__Stored entries__.
════════════════════

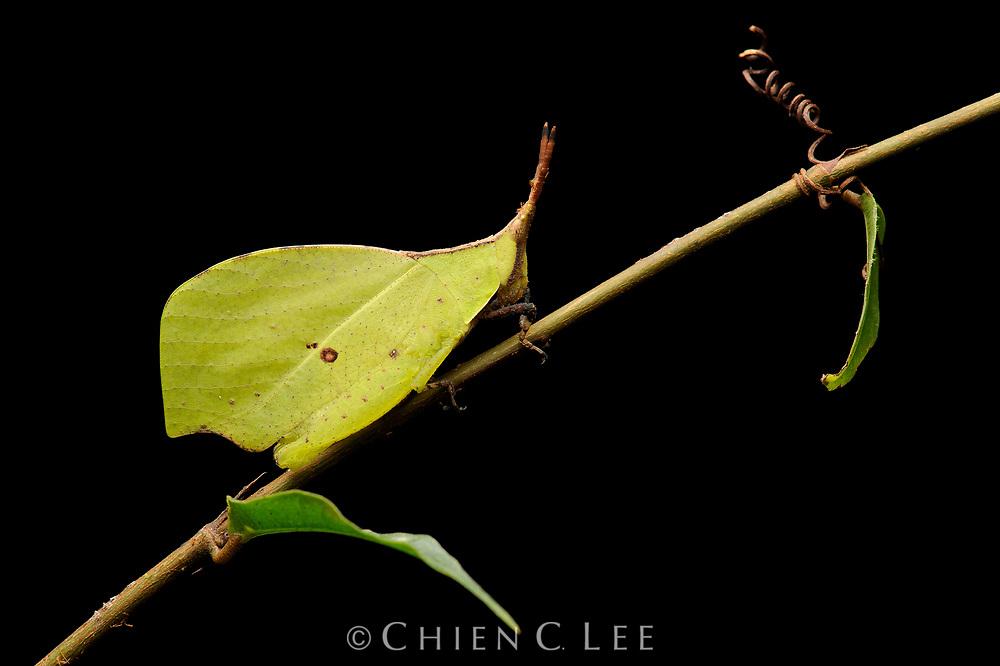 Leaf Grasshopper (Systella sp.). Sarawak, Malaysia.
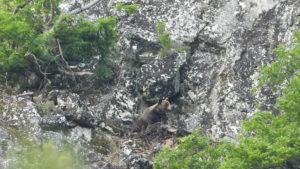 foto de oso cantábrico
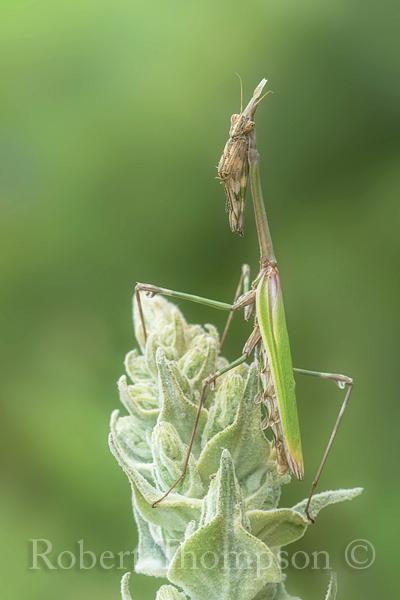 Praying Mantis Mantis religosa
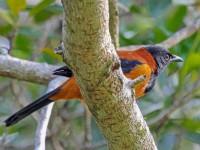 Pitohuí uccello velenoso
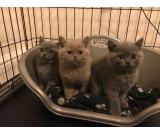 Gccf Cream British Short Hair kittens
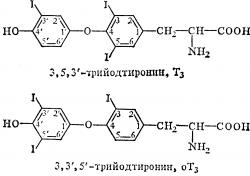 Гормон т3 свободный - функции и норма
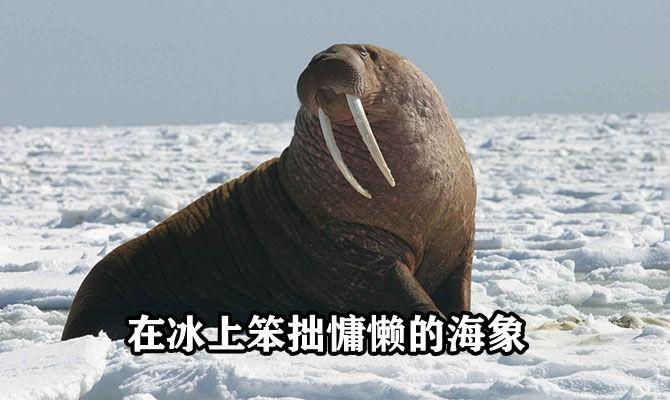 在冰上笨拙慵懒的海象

════════════════════

__ACTIVITY__. Without including any pictures, reproduce the data exactly.

__TASK RESULT__.
 Leaf Grasshopper (Systella sp.). Sarawak, Malaysia.
 foto de oso cantábrico
 Praying Mantis Mantis religosa
 Pitohuí uccello velenoso
 Gccf Cream British Short Hair kittens
 Гормон т3 свободный - функции и норма
 在冰上笨拙慵懒的海象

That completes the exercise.